Почему я стал историком? Я лишь некоторое время интересовался историей, в семнадцать лет, и все. Весной умерла мама, вслед за ней — отец, он ушел с должности каймакама, не дожидаясь пенсии, и поселился в Дженнет-хисаре. Я тоже провел то лето в Дженнет-хисаре, листая книги отца и размышляя над прочитанным во время прогулок по садам и берегу моря. Тем, кто спрашивал меня, кем я хочу быть, я отвечал, что стану врачом, ведь и мой дед был врачом. А между тем осенью я взял и поступил на историческое отделение. Сколько можно найти таких как я, кто выбрал историю по собственному желанию? А Сельма всегда говорила, что болезненная гордость и придурь являются неотъемлемыми составляющими моей натуры. Эта мысль меня внезапно разозлила. Но ей нравилось, что я историк. Отцу-то, кажется, не понравилось, он напился, узнав, что я поступил на исторический. Правда, может быть, он напился не из-за меня, ведь он и так выпивал. Бабушка ругала отца, чтобы он не пил. Подумав о Бабушке, я вспомнил о Нильгюн и о доме и взглянул на часы: около пяти. Пивной хмель уже совсем прошел. Вскоре, когда удовольствие от чтения пропало окончательно, я вышел, не дожидаясь Резу, сел в машину и уехал домой. По дороге я думал, что сейчас пойду поболтать с Нильгюн, читавшей в саду, у курятника. А если Нильгюн не захочет разговаривать, то возьму книгу Эвлии Челеби, лежавшую у меня рядом с кроватью, буду читать и забуду обо всем, потом немного выпью, потом наступит время ужина, и тогда я поем и снова выпью.
15
Запихнув в рот последний кусок арбуза, я встал из-за стола.

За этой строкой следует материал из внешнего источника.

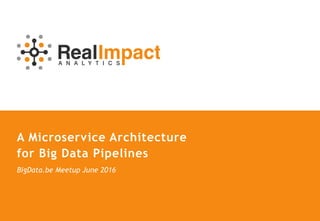 A Microservice Architecture
for Big Data Pipelines
BigData.be Meetup June 2016
 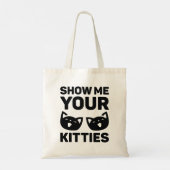 Tote Bag Montrez-Moi Vos Kitties (Dos)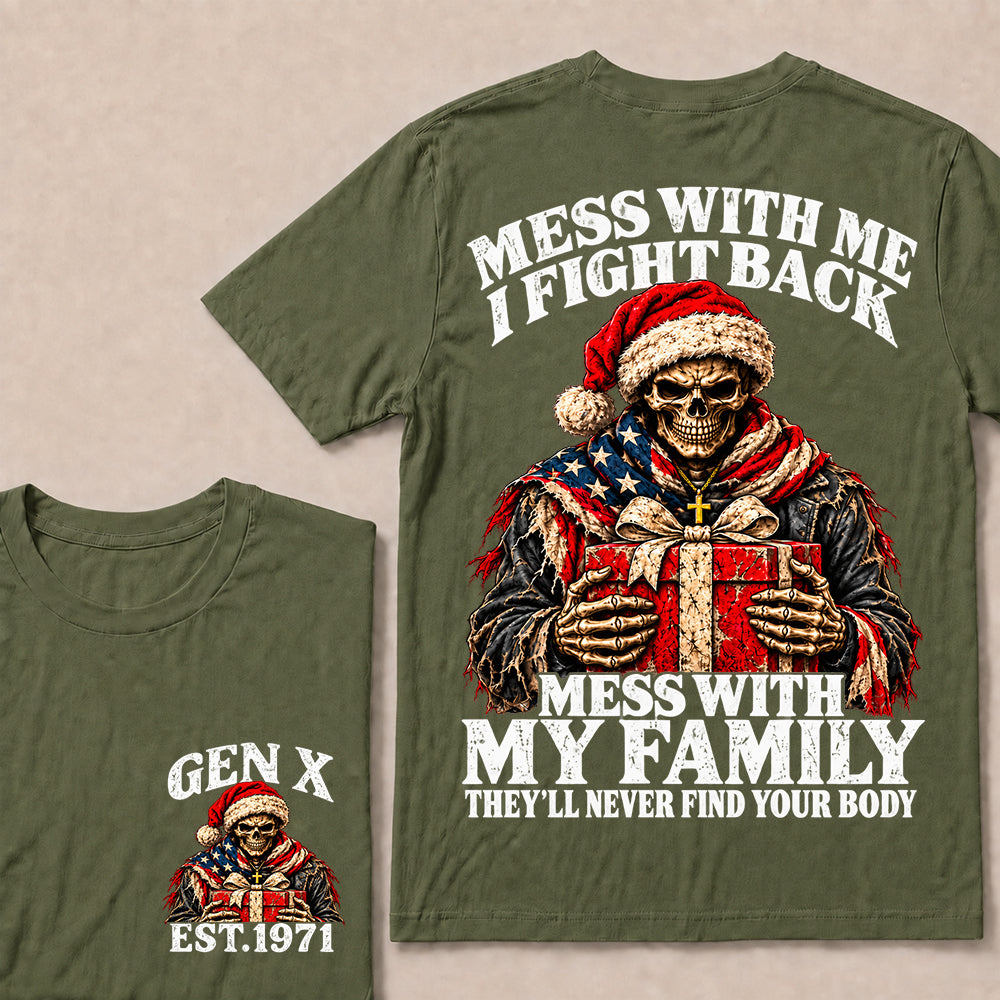 Mess With Me I Fight Back Mess With My Family They’ll Never Find Your Body – Gen X Custom EST.Year Santa Skull & Gift T-Shirt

— Куда это он, не доев? — осведомилась Бабушка.
— Не беспокойтесь, Бабушка, — ответила Нильгюн. — Метин уже поел.
— Бери машину, если хочешь, — предложил Фарук.
— Если понадобится, приду возьму, — сказал я.
— Ты же сказал, что мой ободранный «анадол» смотрится тут не очень!
Нильгюн расхохоталась. Я не ответил ничего. Поднялся наверх, взял ключ, туго набитый кошелек, придававший мне чувство превосходства и уверенности, так как в нем было четырнадцать тысяч лир, которые я заработал за месяц, в жару, еще раз почистил свои любимые американские мокасины и, перекинув через плечо зеленый свитер, привезенный дядей в подарок из Лондона, — вручая его, он очень долго рассказывал, как его покупал, — спустился вниз. Выходя через кухонную дверь, я встретил Реджепа.